12/03/2022

O FUTURO DA ECONOMIA RUSSA E DO BLOCO RUSSO-CHINÊS

 

O FUTURO DA ECONOMIA RUSSA E DO BLOCO RUSSO-CHINÊS

 

Desde a invasão da Ucrânia na madrugada de 24 de Fevereiro e a imposição por parte do Ocidente de pesadas sanções, fala-se muito de uma completa destruição da economia russa e sua natural falência. O que iremos ver neste artigo são duas coisas: primeiro, a real situação da economia russa diante do mundo. E, segundo, os reais efeitos das sanções e as soluções que o governo de Vladimir Putin já está aplicando. No final, o leitor poderá compreender em que estado estão as coisas e até onde chegará.

### Tarefa A
Transcreva o trecho do texto sobre a economia russa que começa nas palavras "Desde a invasão" e termina logo após "até onde chegará.".
### Tarefa B
Dê prosseguimento ao texto sobre o futuro da economia russa, escrevendo a partir da última frase apresentada.

### Dados do exercício
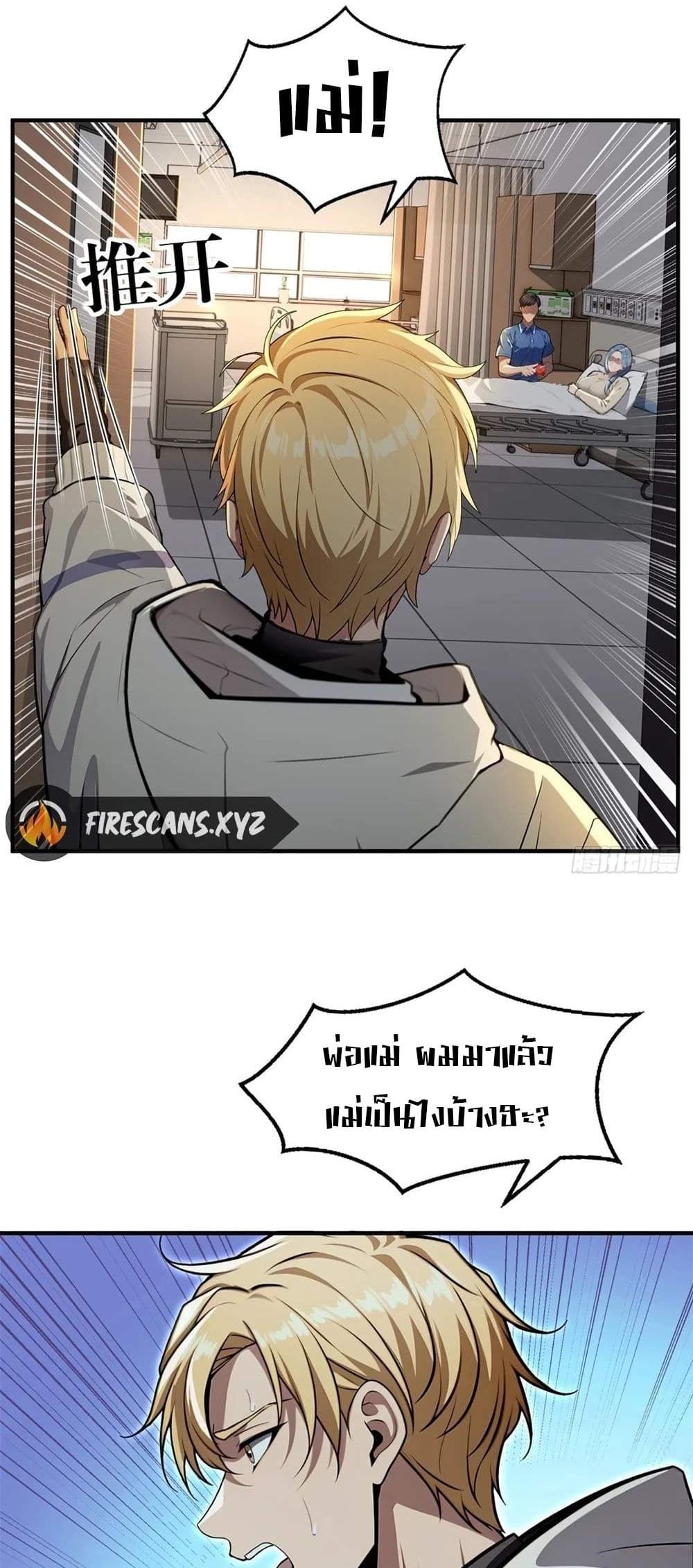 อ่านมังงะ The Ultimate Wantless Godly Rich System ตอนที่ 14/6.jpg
...
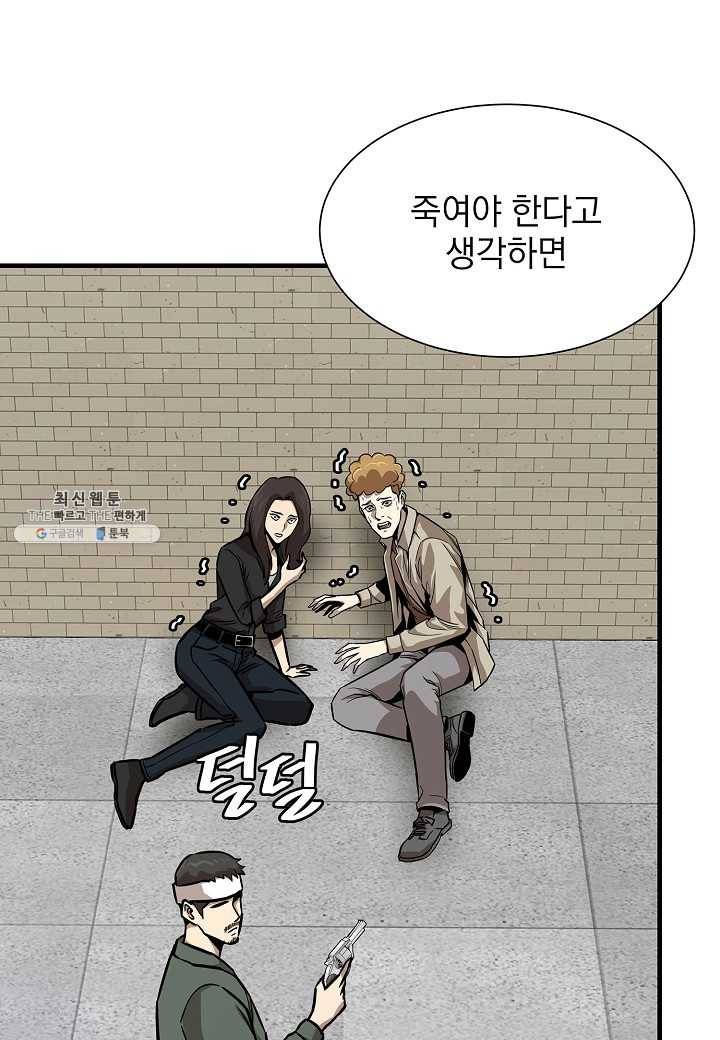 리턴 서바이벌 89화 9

### Resultado da tarefa A
Desde a invasão da Ucrânia na madrugada de 24 de Fevereiro e a imposição por parte do Ocidente de pesadas sanções, fala-se muito de uma completa destruição da economia russa e sua natural falência. O que iremos ver neste artigo são duas coisas: primeiro, a real situação da economia russa diante do mundo. E, segundo, os reais efeitos das sanções e as soluções que o governo de Vladimir Putin já está aplicando. No final, o leitor poderá compreender em que estado estão as coisas e até onde chegará.

### Resultado da tarefa B
Ø  A economia russa;


A Rússia é uma economia fundamentalmente baseada em commodities. No entanto, ela também tem grandes riquezas do ponto de vista dos recursos humanos. Estima-se segundo relatórios da OMC que a Rússia detém 30% de todos os recursos naturais da Terra, sendo os três principais o petróleo, o gás natural e metais preciosos. Segundo o Banco Mundial, o valor estimado dos recursos naturais russos é de 75 trilhões de dólares. Ou, em outras palavras, cerca de 3 vezes mais do que o PIB norte-americano. Em 2019 a exportação de recursos naturais representou 60% do PIB do país.


A maior parte destas exportações se concentram entre Europa e Ásia. Os europeus representam 43% das exportações e a Ásia representa 36%, sendo Américas, África e outros parceiros representados pelo restante. Logo, verifica-se que tanto os europeus quanto os russos possuem uma parceria muito profícua, a ponto de ser até mesmo estrutural para ambos os lados do ponto de vista económico.


Além da exportação de commodities, a Rússia tem também uma das mais competentes e desenvolvidas indústrias bélicas do planeta. Investindo certa de 4% do seu PIB, uma das maiores taxas de investimento, em Defesa, a Rússia é estratégica parceira de países como China, Índia, Irã e outros países que importam armas dos russos.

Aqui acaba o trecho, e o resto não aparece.